**Document passage**
>>>

Hong Kong’s downtrodden property market is expected to enjoy a revival in sentiment after the first cut in borrowing costs in nearly five years. It may not prompt a big rush to the showrooms just yet, as lower rates are baked into forecasts, according to industry analysts.
The view follows a decision by the biggest commercial banks to lower their prime lending rates at a measured pace or smaller margins. The decision came after the Hong Kong Monetary Authority (HKMA) cut its base rate to 5.25 per cent from 5.75 per cent, in lockstep with the Federal Reserve’s first policy-easing measure since 2020.

There is still insufficient purchasing power in the market given the cumulative increase in mortgage rates over the past few years, said Martin Wong, senior director and head of research at Knight Frank Greater China. Property prices will remain under pressure in the short term, especially in the second-hand property market. Prime rates will fall more slowly.

HSBC will lower its prime rate by a quarter-point to 5.625 per cent from Friday while Bank of China (Hong Kong) will reduce its benchmark to the same level from September 23.  standard chartered and bank of east asia will pare their prime rates to 5.875 per cent. The lenders had raised their lending rates by a total of 87.5 basis points in this cycle.

The one-month Hong Kong interbank offered rate or Hibor, a benchmark for mortgage loans, fell to a 16-month low of 3.614 per cent on Thursday after the HKMA policy move. The rate reached as high as 5.659 per cent in November last year from 3.141 per cent in March 2022 when the Fed began its tightening move. A 466-sq ft, two-bedroom flat in Mei Foo was sold for HK$5.09 million on Thursday, marking the first deal in the market since rate-cut announcements, according to Centaline Property. It was transacted at 7.5 per cent below the asking price. The owner paid HK$5.8 million for it in 2021.

Many buyers have already returned to the market, as evidenced by higher transaction volume in recent months as prices began to look appealing. Hong Kong’s home prices have declined by 25 per cent since the market peaked in September 2021, according to government data.

The Fed decision signifies the start of the rate reduction cycle, and this will support the property market and boost transactions, said Ricky Wong, managing director of Wheelock Properties. The developer is preparing to sell more flats in Kai Tak, Wan Chai and The Peak next quarter, he added.

<<<

**Complete the following**
1. In the article on Hong Kong's property market, reproduce the text between "There is still" and "in this cycle.", inclusive.
2. What level did the Hong Kong Monetary Authority cut its base rate to, according to the article on Hong Kong's property market?
3. Carry on the article about Hong Kong's property market after its final sentence.
The material after this point comes from a separate source.

**Record extracts**
>>>

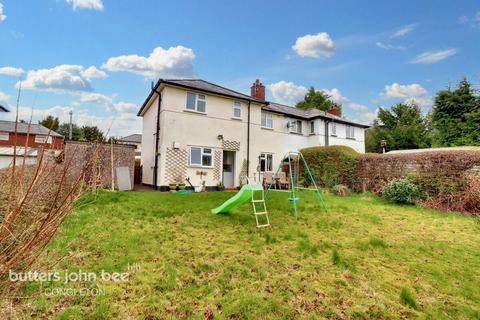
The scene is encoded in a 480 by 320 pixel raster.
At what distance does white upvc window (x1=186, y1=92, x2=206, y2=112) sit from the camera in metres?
14.2

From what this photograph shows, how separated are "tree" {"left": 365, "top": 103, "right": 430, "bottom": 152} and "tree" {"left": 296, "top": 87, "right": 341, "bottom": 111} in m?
7.89

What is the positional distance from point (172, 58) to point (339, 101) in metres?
33.5

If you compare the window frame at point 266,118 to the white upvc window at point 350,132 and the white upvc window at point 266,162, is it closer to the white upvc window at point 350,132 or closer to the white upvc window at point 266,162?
the white upvc window at point 266,162

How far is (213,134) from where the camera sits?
49.1 feet

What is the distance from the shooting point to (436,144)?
2311 centimetres

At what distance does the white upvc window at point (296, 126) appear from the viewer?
19.6 m

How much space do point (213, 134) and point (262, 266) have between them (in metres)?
11.5

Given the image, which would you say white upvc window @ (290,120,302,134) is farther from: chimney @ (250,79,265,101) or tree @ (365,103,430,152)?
tree @ (365,103,430,152)

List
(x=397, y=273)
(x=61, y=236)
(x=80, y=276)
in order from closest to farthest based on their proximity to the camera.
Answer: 1. (x=80, y=276)
2. (x=397, y=273)
3. (x=61, y=236)

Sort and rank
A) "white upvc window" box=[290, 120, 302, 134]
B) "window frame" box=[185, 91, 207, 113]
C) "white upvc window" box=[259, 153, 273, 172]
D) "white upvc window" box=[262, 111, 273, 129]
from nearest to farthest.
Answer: "window frame" box=[185, 91, 207, 113], "white upvc window" box=[259, 153, 273, 172], "white upvc window" box=[262, 111, 273, 129], "white upvc window" box=[290, 120, 302, 134]

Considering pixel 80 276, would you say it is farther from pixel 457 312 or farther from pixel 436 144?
pixel 436 144

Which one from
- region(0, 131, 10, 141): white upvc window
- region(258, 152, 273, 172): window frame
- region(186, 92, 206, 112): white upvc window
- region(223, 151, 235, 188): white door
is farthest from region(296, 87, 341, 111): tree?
region(0, 131, 10, 141): white upvc window

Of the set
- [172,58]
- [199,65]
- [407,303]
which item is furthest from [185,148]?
[407,303]

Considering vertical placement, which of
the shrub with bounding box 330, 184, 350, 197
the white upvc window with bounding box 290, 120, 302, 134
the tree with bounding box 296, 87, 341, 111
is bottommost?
the shrub with bounding box 330, 184, 350, 197
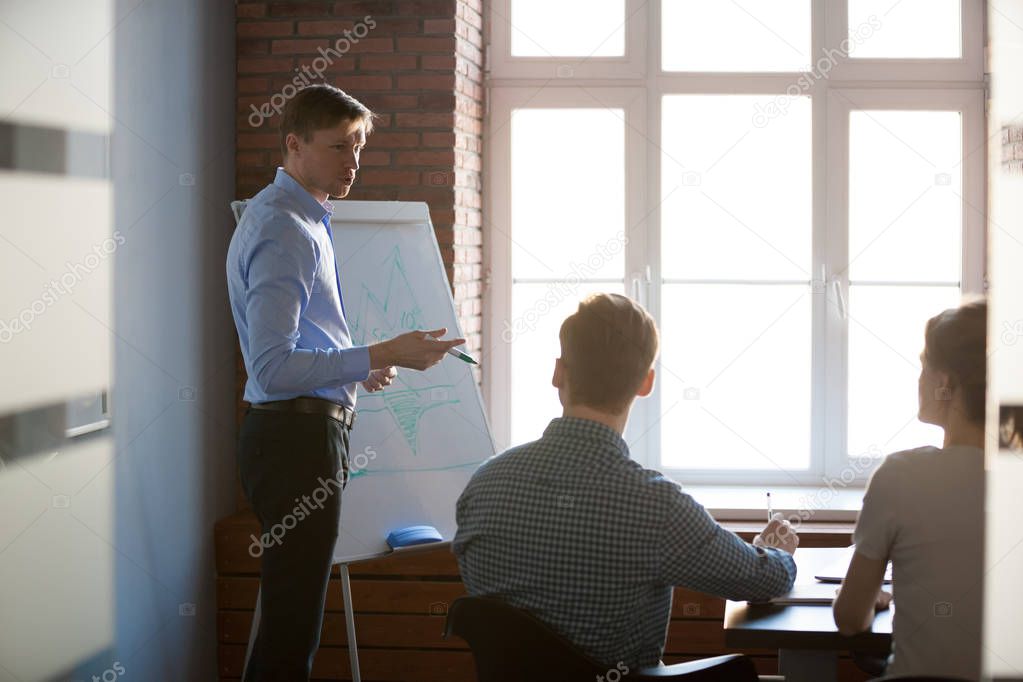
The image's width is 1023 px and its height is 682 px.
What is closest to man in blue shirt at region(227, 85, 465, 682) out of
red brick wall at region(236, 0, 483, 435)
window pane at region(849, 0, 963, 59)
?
red brick wall at region(236, 0, 483, 435)

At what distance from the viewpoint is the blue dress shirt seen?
2.28 m

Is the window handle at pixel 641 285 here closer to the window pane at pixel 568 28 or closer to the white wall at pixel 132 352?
the window pane at pixel 568 28

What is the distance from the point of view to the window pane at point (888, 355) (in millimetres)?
4105

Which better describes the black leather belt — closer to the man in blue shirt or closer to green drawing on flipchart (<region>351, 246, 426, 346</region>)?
the man in blue shirt

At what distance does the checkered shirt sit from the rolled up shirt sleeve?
0.76 m

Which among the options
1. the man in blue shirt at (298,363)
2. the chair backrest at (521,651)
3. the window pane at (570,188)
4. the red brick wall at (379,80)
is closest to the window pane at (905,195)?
the window pane at (570,188)

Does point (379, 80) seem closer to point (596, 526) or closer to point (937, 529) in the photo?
point (596, 526)

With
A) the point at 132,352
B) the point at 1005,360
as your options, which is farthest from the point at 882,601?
the point at 132,352

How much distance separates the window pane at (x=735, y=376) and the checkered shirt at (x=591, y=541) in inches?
101

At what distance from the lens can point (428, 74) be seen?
12.2 feet

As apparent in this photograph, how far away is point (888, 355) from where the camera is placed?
4.11 metres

<<<

**Set of answers**
1.
There is still insufficient purchasing power in the market given the cumulative increase in mortgage rates over the past few years, said Martin Wong, senior director and head of research at Knight Frank Greater China. Property prices will remain under pressure in the short term, especially in the second-hand property market. Prime rates will fall more slowly.

HSBC will lower its prime rate by a quarter-point to 5.625 per cent from Friday while Bank of China (Hong Kong) will reduce its benchmark to the same level from September 23.  standard chartered and bank of east asia will pare their prime rates to 5.875 per cent. The lenders had raised their lending rates by a total of 87.5 basis points in this cycle.

2. 5.25 per cent, down from 5.75 per cent.

3.
Many prospective buyers are taking steps to view properties. A total of 1,050 appointments were booked last weekend involving 50 major housing estates, according to Ricacorp Properties. The appointments have been increasing for eight consecutive weeks, reaching the highest over 19 weekends.

A total of 61 transactions were recorded last week, or 3 per cent lower than the preceding week as some buyers wanted to grasp the chance before this week’s expected rate cut, the agency said. The lower prime rates will save borrowers HK$795 per month, based on a HK$6 million flat and a 30-year loan at prime minus 1.75 per cent.

Recently, the number of buyers re-entering the market has started to increase, and developers have also indicated they will speed up the pace of launching new flats for sale in the near future, said Ivy Wong Mei-fung, managing director of Centaline Mortgage Broker.

Nonetheless, lived-in home prices in Hong Kong have continued to fall, dragging the official benchmark to its lowest level in nearly eight years in July, according to the Rating and Valuation Department. Prices have weakened by 7.4 per cent this year, and losses may be limited from here, UBS said.

We forecast prices to decline by around 5 per cent in 2024, implying that the price decline will stabilise by the end of this year, said Mark Leung, Greater China property analyst at the Swiss investment bank. Prices are [also] expected to stabilise in 2025. Transactions should increase.

Hong Kong’s property market in 2025 is likely to be more opportunistic than this year, Knight Frank’s Wong said. But as the new residential supply is still high, there are no conditions for a significant recovery in prices just yet, he added.